— Begin Selection —

Daily Management Review

Amid Escalating US Trade Spat, China Cuts Import Tariff For 5 Asian Countries


06/30/2018




Amid Escalating US Trade Spat, China Cuts Import Tariff For 5 Asian Countries
In a move that has the potential of strengthening the position of China in its trade spat with the United States, the country has announced slashing of import tariffs for five Asian countries.
 
China's commerce ministry said that large exporters to China – India and South Korea, as well as smaller economies of Sri Lanka, Bangladesh and Laos would be benefitted as tariffs on thousands of products from these countries would be reduced by Beijing.
 
The new reduced tariffs would come into effect from July 1. The ministry added that this measure is a part of an agreement struck between six countries – including China, which is known by the name of the Asia Pacific Trade Agreement (APTA) and which covers over than 10,000 goods.
 
China's Ambassador to India Luo Zhaohui said on Twitter that over 8,500 goods from the five countries have been identified by China for which there will be a reduction or cancellation of tariffs. He added that the list included goods such as soybeans, steel, aluminum in addition to some other agricultural and chemical products.

— End Selection —
— Begin Dataset extract —

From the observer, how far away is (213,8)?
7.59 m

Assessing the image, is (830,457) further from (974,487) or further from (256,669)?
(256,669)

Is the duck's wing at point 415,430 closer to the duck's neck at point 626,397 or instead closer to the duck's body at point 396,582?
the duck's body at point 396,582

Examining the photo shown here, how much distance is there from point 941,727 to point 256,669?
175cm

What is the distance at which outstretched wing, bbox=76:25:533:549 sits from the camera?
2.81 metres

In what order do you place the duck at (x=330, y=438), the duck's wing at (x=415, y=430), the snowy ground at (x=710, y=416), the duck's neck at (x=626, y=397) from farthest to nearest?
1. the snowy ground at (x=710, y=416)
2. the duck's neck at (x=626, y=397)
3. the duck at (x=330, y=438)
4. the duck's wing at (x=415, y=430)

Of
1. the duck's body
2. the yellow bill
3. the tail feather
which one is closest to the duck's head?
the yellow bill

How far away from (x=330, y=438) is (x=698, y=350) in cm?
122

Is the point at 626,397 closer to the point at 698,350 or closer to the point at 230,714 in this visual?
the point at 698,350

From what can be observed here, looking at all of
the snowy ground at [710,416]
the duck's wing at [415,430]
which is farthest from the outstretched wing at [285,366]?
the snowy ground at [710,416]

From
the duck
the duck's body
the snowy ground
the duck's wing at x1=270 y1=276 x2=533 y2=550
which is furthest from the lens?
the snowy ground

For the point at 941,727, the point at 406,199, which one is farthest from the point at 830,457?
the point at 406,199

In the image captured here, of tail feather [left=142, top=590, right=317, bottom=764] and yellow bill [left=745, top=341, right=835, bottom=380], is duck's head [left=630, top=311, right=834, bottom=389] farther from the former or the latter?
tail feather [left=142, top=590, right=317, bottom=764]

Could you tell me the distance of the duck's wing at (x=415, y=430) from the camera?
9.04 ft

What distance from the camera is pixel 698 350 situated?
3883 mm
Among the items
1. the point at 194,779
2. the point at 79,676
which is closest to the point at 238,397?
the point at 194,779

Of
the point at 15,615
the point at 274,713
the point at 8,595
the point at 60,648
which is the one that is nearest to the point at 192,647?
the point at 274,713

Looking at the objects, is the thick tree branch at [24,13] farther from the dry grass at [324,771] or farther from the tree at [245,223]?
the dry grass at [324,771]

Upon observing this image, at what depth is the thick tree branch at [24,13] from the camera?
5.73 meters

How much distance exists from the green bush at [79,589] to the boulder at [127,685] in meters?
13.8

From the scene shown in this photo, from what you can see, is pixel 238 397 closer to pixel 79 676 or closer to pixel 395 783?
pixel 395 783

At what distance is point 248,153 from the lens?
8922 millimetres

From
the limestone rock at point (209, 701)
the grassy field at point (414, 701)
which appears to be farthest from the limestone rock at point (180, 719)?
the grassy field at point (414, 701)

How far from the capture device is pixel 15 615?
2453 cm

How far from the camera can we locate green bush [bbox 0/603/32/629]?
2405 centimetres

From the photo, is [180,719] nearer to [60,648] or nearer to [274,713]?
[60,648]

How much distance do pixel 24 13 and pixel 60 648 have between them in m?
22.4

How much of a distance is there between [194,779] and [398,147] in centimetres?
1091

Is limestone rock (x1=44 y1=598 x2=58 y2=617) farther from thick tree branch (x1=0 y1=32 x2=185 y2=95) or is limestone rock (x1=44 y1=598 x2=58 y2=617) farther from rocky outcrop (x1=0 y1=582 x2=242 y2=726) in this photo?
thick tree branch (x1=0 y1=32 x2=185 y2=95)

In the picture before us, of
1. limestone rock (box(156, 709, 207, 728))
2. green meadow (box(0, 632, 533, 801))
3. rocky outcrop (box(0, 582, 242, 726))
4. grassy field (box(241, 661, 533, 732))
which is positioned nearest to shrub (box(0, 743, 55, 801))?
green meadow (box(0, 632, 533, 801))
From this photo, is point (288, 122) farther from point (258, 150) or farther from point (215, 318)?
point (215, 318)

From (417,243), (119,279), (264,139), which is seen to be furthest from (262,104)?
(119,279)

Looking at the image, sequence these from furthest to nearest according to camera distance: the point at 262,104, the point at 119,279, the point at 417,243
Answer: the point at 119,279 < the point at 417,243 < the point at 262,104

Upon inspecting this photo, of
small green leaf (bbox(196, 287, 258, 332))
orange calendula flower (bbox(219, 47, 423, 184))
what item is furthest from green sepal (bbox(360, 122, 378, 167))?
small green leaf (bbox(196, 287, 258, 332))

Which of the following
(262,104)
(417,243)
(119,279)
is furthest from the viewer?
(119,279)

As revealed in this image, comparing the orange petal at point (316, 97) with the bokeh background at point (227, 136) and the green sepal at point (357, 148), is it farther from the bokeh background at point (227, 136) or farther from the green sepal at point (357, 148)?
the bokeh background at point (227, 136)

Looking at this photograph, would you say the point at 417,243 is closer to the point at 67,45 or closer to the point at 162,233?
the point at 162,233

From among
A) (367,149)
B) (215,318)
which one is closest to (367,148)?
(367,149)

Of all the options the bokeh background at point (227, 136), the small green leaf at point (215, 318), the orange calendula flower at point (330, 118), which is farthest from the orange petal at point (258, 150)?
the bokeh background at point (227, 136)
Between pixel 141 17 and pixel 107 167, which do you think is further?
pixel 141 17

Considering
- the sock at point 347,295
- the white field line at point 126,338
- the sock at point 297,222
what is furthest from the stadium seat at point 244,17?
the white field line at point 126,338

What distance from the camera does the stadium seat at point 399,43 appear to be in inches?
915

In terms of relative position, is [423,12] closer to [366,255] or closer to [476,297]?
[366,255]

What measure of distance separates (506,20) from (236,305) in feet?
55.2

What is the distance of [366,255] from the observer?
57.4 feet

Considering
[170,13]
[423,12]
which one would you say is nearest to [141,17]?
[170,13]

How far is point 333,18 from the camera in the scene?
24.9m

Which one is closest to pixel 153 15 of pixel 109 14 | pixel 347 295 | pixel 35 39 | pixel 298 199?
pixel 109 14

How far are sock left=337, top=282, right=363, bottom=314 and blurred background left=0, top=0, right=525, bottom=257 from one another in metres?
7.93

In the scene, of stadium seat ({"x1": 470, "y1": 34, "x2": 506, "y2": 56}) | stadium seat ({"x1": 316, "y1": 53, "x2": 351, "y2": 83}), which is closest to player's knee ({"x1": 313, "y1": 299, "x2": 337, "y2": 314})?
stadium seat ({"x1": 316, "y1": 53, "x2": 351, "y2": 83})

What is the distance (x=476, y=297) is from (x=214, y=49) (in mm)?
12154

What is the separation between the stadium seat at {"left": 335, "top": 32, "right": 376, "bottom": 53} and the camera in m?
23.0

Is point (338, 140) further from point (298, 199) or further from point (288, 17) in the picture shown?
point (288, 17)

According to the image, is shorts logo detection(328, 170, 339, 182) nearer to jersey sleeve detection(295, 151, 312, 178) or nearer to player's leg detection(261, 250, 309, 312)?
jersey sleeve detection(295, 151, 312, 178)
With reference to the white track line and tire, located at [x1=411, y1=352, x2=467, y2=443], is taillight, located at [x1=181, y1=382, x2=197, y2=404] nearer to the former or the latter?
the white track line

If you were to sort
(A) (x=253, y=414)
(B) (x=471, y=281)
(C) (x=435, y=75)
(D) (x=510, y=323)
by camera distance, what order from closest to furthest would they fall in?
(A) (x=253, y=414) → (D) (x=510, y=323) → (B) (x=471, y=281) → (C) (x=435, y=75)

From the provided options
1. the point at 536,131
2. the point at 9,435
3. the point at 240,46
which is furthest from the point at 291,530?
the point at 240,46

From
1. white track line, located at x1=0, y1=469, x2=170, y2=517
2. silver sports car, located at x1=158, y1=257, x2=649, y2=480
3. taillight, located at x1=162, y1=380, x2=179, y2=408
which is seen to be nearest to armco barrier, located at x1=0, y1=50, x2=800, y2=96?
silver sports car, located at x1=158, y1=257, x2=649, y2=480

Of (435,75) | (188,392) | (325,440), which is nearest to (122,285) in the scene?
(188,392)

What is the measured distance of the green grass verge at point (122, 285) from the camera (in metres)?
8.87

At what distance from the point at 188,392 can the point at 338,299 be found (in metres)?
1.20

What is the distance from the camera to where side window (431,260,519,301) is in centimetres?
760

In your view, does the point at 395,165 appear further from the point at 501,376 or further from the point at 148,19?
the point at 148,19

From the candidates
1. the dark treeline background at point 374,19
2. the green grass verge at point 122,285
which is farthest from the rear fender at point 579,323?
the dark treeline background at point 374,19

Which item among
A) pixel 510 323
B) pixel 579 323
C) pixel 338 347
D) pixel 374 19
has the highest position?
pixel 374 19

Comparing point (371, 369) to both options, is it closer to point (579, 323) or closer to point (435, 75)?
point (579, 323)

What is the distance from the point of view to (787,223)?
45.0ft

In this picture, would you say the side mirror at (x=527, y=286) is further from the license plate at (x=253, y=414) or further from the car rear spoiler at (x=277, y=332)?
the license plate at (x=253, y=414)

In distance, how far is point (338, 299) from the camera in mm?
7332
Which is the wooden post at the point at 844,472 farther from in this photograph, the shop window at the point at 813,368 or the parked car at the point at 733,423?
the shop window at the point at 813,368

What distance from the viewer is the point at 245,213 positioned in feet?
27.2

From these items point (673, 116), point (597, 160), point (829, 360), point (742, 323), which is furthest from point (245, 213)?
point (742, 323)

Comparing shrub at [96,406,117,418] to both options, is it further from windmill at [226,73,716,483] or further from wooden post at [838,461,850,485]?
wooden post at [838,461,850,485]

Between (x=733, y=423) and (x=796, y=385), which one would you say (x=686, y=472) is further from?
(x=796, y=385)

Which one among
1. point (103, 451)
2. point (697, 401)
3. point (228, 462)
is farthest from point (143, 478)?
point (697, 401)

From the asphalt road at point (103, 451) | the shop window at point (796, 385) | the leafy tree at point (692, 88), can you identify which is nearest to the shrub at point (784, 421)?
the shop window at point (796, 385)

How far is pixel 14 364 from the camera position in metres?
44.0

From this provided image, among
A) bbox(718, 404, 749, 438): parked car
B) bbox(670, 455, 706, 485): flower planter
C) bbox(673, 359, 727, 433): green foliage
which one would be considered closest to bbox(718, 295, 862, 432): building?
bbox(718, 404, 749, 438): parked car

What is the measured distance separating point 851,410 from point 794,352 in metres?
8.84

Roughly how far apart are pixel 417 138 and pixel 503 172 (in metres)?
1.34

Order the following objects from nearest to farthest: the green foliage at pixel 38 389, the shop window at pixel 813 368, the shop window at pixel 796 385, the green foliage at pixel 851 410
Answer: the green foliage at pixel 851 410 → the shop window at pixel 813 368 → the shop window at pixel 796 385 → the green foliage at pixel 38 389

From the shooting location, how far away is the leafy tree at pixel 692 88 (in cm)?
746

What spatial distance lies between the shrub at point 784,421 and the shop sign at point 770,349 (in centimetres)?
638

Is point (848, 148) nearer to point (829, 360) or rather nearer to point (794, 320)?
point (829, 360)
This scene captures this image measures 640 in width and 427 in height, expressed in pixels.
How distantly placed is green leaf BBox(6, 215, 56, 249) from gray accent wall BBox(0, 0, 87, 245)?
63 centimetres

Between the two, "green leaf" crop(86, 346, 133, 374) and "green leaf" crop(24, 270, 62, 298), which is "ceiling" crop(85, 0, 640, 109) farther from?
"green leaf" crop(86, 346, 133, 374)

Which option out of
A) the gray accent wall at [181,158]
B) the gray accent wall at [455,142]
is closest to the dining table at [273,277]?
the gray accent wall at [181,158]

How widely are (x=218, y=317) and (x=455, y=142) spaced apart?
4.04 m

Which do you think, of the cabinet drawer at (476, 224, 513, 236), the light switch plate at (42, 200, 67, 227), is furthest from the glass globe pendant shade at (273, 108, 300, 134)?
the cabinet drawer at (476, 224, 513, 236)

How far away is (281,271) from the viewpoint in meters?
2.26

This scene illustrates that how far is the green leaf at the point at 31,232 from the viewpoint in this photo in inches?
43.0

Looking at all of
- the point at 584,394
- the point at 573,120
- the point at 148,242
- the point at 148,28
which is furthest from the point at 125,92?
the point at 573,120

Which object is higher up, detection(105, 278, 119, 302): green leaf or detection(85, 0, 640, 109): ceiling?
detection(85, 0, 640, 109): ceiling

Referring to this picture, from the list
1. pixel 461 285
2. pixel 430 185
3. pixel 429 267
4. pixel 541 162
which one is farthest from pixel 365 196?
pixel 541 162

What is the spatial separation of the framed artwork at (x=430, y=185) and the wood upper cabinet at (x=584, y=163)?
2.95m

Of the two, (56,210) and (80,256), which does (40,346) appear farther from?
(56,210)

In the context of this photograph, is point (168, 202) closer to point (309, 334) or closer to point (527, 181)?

— End Dataset extract —

■ Parts of the exercise ■
**1.** Which countries does the tariff article name as benefiting from China's reduced import tariffs?
**2.** Answer these questions from the tariff article:
(a) On what date do the reduced tariffs come into effect?
(b) What is the name of the six-country agreement that the measure is part of?
(c) According to China's Ambassador to India, how many goods from the five countries has China identified for tariff reduction or cancellation?
Nothing in the listing is needed here.

■ Solved tasks ■
**1.** India, South Korea, Sri Lanka, Bangladesh and Laos.

**2.**
(a) July 1.
(b) The Asia Pacific Trade Agreement (APTA).
(c) Over 8,500.